__Source data__.

───

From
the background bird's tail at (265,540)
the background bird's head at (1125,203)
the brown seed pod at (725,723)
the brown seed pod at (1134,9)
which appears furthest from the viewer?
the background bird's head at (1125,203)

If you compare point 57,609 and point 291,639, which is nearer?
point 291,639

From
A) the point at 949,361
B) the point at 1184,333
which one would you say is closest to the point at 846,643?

───

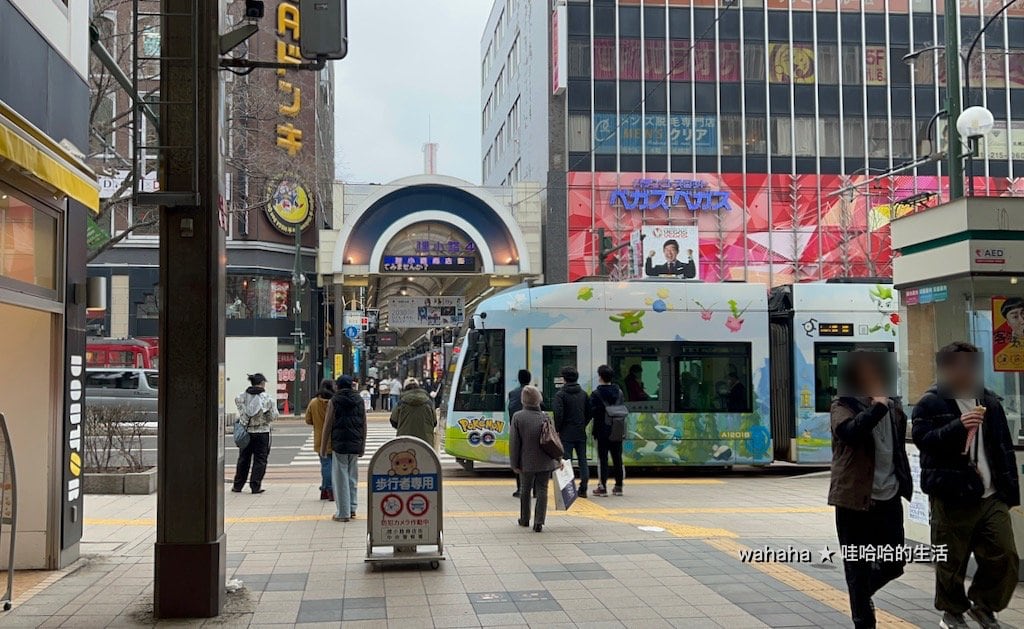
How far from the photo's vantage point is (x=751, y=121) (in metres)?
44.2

───

__Exercise goal__.
Report each line of the items above that contains the word "which", copying every such line in full.

__Reply to the exercise__.
which appears furthest from the viewer?
If you compare point 57,609 and point 291,639, which is nearer?
which one would you say is closest to the point at 846,643?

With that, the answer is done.